There's good news for the Timberwolves this time around: Ozzy Osbourne isn't scheduled to play Target Center on Jan. 25.

The last time the Wolves faced the same kind of franchise-defining decision they do now, Osbourne performed on a 2007 Halloween Night made stranger by the sight of Wolves star Al Jefferson rushing into the arena while Ozzy's deliriously odd fans streamed out past him into the spooky night.

Jefferson reached the team's offices just moments before an 11 p.m. deadline and signed a five-year, $65 million deal that his agent advised him to refuse.

This time, the Wolves better not need those final minutes before signing Kevin Love by this season's Jan. 25 deadline to a contract extension that could earn him $84 million over five seasons.

There are just two common denominators between then and now: Wolves owner Glen Taylor and agent Jeff Schwartz, who represented Jefferson the last time an agent pushed the Wolves for a maximum contract and who represents Love now.

Yes, Love can't create his own shot and win the game for you -- at least not yet -- like Kevin Durant, Kobe Bryant, Dirk Nowitzki and others can. Long, bouncy defenders still expose his athletic limitations, and maybe he never can be that No. 1 guy on a championship team.

But you can chisel this down right now:

If Love and Schwartz insist on a max contract, they will get it, either now or from another team next summer.

The Wolves can ask Love -- and they probably will as negotiations progress -- to accept less in the name of using that saved money to assemble better players around him (see: Kevin Garnett).

But there are undeniable reasons why the Wolves must sign Love at any price ... and why he will choose to stay in Minnesota while everything about him loves California.

For whatever his flaws, he is a uniquely gifted player -- "the best power forward in the world," says Charles Barkley, who once was a pretty fine one himself -- and clearly the identity of a franchise still struggling to rebuild after trading Garnett in 2007.

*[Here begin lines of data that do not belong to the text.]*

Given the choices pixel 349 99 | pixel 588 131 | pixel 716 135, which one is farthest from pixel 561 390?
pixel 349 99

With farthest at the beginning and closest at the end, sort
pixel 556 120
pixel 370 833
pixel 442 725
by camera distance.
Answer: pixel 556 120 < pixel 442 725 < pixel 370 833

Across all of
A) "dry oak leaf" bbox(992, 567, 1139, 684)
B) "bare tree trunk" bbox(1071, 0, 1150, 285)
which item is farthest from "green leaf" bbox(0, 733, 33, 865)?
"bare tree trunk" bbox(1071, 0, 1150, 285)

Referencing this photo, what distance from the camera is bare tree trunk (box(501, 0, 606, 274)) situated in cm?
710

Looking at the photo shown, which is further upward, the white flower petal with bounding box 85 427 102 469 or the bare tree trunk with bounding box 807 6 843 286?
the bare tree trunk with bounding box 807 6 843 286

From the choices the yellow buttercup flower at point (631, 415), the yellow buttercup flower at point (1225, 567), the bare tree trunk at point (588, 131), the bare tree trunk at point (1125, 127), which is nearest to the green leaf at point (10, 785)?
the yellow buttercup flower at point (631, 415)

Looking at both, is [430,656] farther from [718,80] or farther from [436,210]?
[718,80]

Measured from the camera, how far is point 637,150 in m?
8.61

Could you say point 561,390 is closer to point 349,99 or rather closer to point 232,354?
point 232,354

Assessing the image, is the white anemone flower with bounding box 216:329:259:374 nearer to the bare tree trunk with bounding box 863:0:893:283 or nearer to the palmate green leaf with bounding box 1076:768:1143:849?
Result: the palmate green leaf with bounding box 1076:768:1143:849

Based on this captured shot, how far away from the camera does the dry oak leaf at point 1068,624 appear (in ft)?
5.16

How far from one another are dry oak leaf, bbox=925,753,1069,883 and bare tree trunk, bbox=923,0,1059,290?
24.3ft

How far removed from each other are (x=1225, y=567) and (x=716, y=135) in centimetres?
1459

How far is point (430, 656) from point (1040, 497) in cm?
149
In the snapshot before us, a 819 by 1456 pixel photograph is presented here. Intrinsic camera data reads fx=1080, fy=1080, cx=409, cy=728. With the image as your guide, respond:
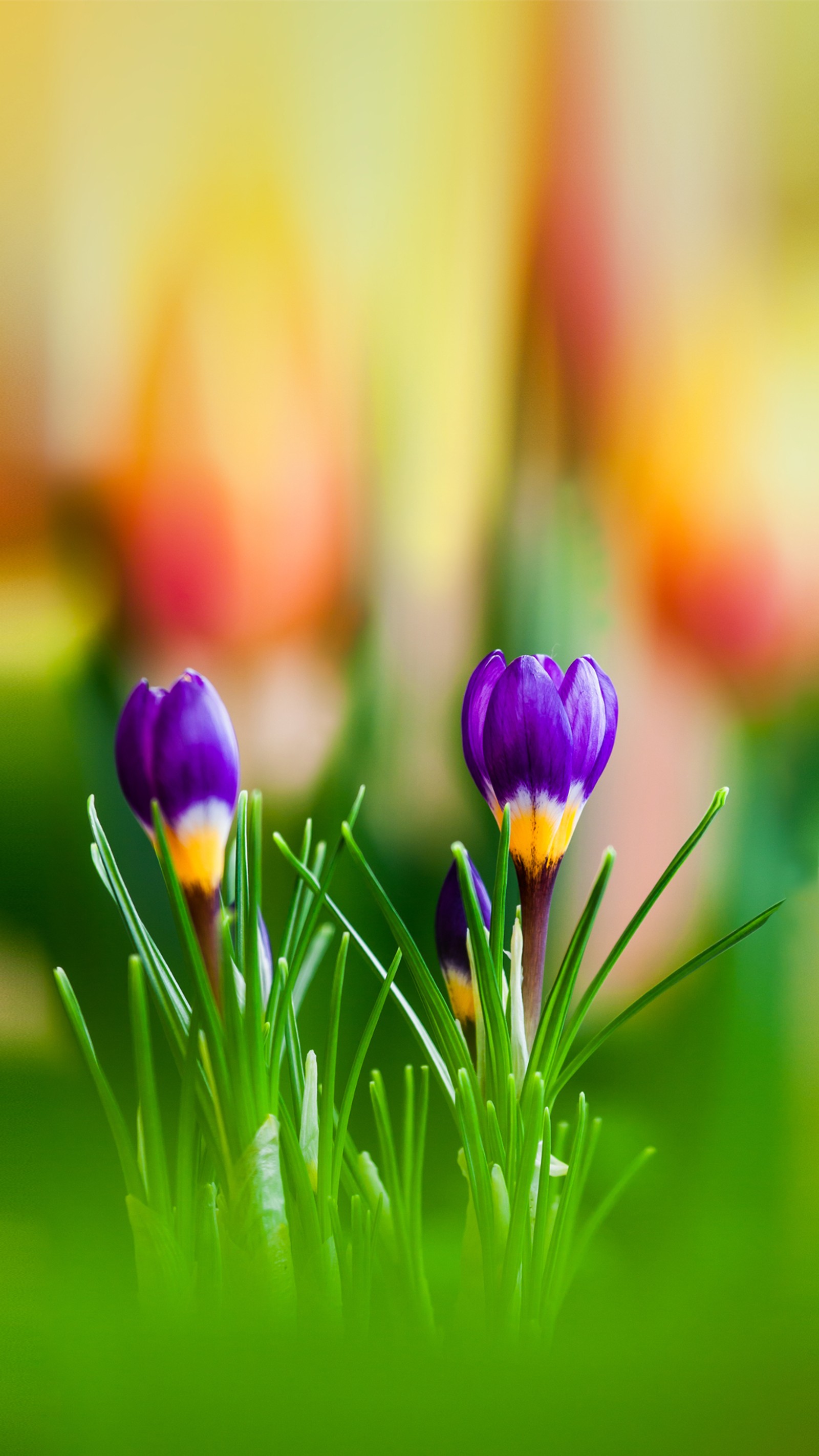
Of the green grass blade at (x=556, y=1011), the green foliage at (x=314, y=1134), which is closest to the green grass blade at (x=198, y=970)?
the green foliage at (x=314, y=1134)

He's the main reason Rick Adelman chose to coach this team. By losing 25 pounds last summer, Love has proven he's serious about becoming an elite player, and he's just 23 entering a big-man market where Marc Gasol got paid $14 million a year and DeAndre Jordan a little more than $10 million a year.

After three long, losing seasons, Love's team finally has a proven coach whom he has known since he was a teenager, a promising young point guard and the ability to pay him more than anybody else.

The Wolves can offer a five-year extension with 7.5 percent raises annually IF they offer him a max contract (a quarter of their salary cap, about $14.5 million a year) and new "designated player" status. Other teams can offer four years and 4.5 percent raises -- about $65 million total -- if he doesn't sign now and becomes a restricted free agent next summer.

Even then, the Wolves can match any offer. If he really wants to choose his future, he accepts a $6.1 million qualifying offer next summer and becomes an unrestricted free agent in 2013, an option he calls interesting.

But that's nearly two seasons away and the risk of injury always looms. Name the last young star who chose that risky path? Ben Gordon? David Lee?

Not the same players, not the same situation, not by a long shot.